Abbiamo fatto comunque molta strada da sole e il nostro cervello ha spalancato le porte alla consapevolezza della propria differenza e della propria forza e sicurezza.
L’utero e le sue funzioni non governano più la nostra vita come una volta, quando tutto ruotava attorno alla maternità, ma in tutta franchezza, cosa possiamo dire di ciò che ”pensa“ veramente questa parte del nostro corpo? L’utero, con la sua memoria di matrice, di prezioso contenitore di vita, di magico agitatore della mente, cosa pensa?
Il corpo pensa, ogni sua cellula pensa secondo l’accezione che attualmente attribuiamo a questo verbo: produce neurotrasmettitori, vibra di specifiche frequenze, si collega istantaneamente con tutto il sistema psicosoma e parla usando un proprio linguaggio.
Una lingua antica come il mondo, come la terra, come la vita.
E questa lingua dobbiamo conoscere ed ascoltare con la parte razionale, che nel frattempo abbiamo perfezionato e amplificato.
Certo non è facile, perché questo linguaggio è segreto, è fatto di materia che si trasforma, di sangue, di muco.
L’utero si esprime secondo il codice pieno/vuoto, ogni suo “pensiero“ si articola sul cambiamento ciclico, sul cominciare ogni volta da capo, senza arrendersi. E il sangue, massima espressione di energia, scorre con minor o maggiore potenza. assecondando le esigenze profonde dell’equilibrio omeostatico. Ciò che serve a questa parte del corpo femminile difficilmente può essere compreso razionalmente
E la distanza tra razionalità e visceralità è grande, sembra troppa, ce ne possiamo rendere conto osservando il comportamento dei cicli mestruali: l’ordine e l’anarchia che si scambiano i ruoli, questo sanguinare che pur essendo naturale, un po’ spaventa e così il dolore, che irrompe nelle nostre vite accuratamente programmate e ci impone pause, riposo e cure .
La ragione è bandita e l’unico testimone rimane la parte non cosciente, irraggiungibile al controllo razionale, quella parte che i saggi del passato hanno definito “inconscio”.

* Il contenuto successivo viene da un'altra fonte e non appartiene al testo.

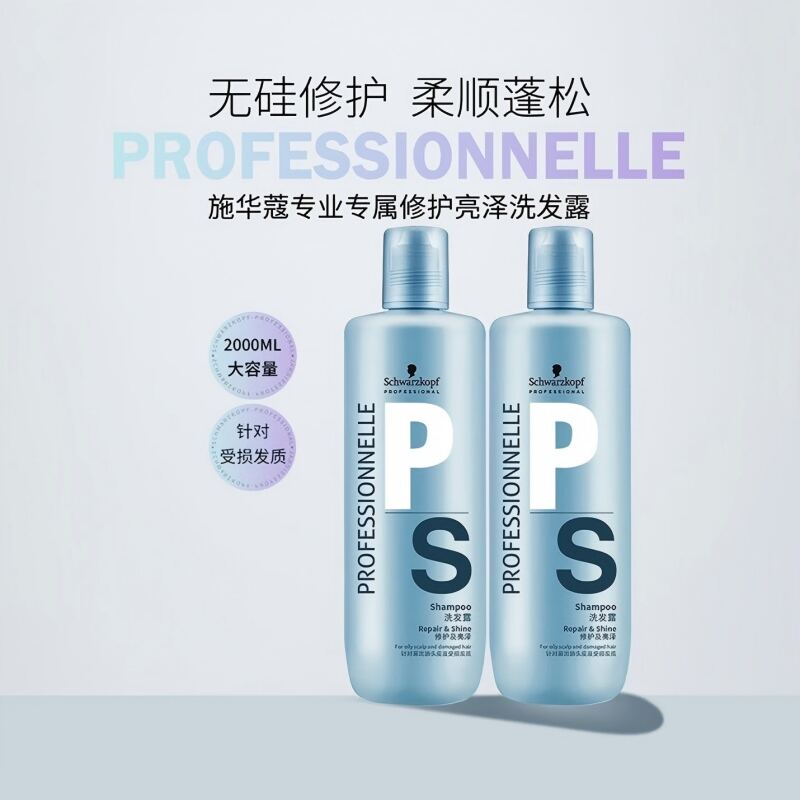 商品图片3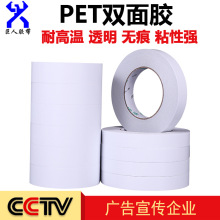 ��ճ����pet�p���z��������ɫ����͸���p���z���S�����l�S��ֱ�N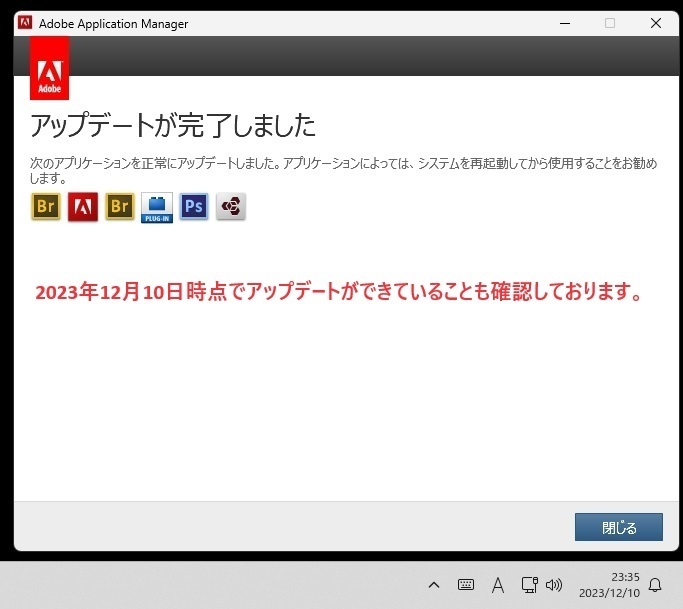 Adobe CS6が4種 Win版 (10/11対応) Illustrator CS6/Adobe Photoshop CS6/Dreamweaver CS6/Fireworks CS6【全シリアル番号完備】Type-SS_2024年2月にもアップデートを確認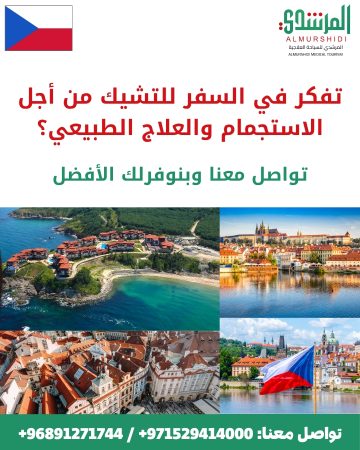 العلاج الطبيعي في التشيك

L’inconscio è un magico contenitore di memorie ancestrali, di simboli archetipici e permea la materia e in un certo senso la vivifica.
Quindi, attenzione! Quando crediamo di controllare il nostro corpo, in particolare il nostro utero, ricordiamo che non siamo un corpo macchina governato da un sapiente pilota .
Siamo un universo complesso e un ponte fra passato e futuro, sempre in movimento.
Così ogni sintomo o piccola o grande patologia ci parla di noi, è parte della nostra narrazione, raccoglie anche le più antiche memorie e merita di essere ascoltato con la giusta attenzione. Certamente questi messaggi non vanno soppressi come si scaccerebbe una cosa molesta.
L’ascolto di ciò che il corpo esprime è già parte del cambiamento, della trasformazione e della guarigione .
Solo così potremo, con la giusta umiltà, affermare: l’utero è il mio!!